Lijst van opdrachten:
[a] Welke doelgroep krijgt volgens het tekstblok voorrang bij woningen met 4 of meer kamers?
[b] Schrijf alle records die onder het tekstblok staan woordelijk en regel voor regel over.

Tekstblok:
Artikel 7. Voorrang bij woonruimte van een bepaalde aard of grootte

  • 1.

    Bij het verlenen van een huisvestingsvergunning voor woonruimte die is aangemerkt voor een bepaalde doelgroep, wordt voorrang gegeven aan een woningzoekende die behoort tot die doelgroep.

  • 2.

    Woonruimte kan door verhuurders bij aanbieding overeenkomstig de tabel worden aangemerkt voor de aangewezen doelgroepen.

     

Woningtype

Doelgroep

Seniorenwoningen

Voorrang voor woningzoekenden van 65 jaar en ouder

Aangepaste woningen (bijv. rolstoeltoegankelijk)

Voorrang voor woningzoekenden die op grond van de WMO of een urgentieverklaring een aangepaste woning behoeven

Aanleunwoningen/zorgwoningen

Voorrang voor woningzoekenden met een zorgindicatie

Jongerenwoningen

Voorrang voor jongeren in de leeftijdscategorie van 18 tot 23 jaar of van 18 tot 28 jaar

Woningen met 4 of meer kamers

Voorrang voor huishoudens van 2 of meer personen

Woongroepwoningen

Voorrang voor woningzoekenden die op de wachtlijst staan van de woongroep, indien dit is bepaald door de verhuurder in de afspraken met de woongroep

 

  • 3.

Te verwerken gegevens:
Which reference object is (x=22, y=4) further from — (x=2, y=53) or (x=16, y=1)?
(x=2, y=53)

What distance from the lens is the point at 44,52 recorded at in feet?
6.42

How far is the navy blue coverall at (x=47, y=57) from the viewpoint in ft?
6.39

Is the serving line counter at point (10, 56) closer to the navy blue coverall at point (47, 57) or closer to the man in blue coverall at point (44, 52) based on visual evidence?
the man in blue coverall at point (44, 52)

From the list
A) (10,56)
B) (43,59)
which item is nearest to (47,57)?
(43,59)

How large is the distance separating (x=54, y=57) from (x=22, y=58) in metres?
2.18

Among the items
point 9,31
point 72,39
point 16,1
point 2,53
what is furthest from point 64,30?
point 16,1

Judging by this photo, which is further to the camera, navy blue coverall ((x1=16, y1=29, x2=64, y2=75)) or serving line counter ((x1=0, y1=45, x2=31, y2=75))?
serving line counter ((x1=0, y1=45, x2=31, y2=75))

Antwoorden per opdracht:
[a] Huishoudens van 2 of meer personen.

[b]
Which reference object is (x=22, y=4) further from — (x=2, y=53) or (x=16, y=1)?
(x=2, y=53)

What distance from the lens is the point at 44,52 recorded at in feet?
6.42

How far is the navy blue coverall at (x=47, y=57) from the viewpoint in ft?
6.39

Is the serving line counter at point (10, 56) closer to the navy blue coverall at point (47, 57) or closer to the man in blue coverall at point (44, 52) based on visual evidence?
the man in blue coverall at point (44, 52)

From the list
A) (10,56)
B) (43,59)
which item is nearest to (47,57)?
(43,59)

How large is the distance separating (x=54, y=57) from (x=22, y=58) in metres?
2.18

Among the items
point 9,31
point 72,39
point 16,1
point 2,53
what is furthest from point 64,30?
point 16,1

Judging by this photo, which is further to the camera, navy blue coverall ((x1=16, y1=29, x2=64, y2=75)) or serving line counter ((x1=0, y1=45, x2=31, y2=75))?
serving line counter ((x1=0, y1=45, x2=31, y2=75))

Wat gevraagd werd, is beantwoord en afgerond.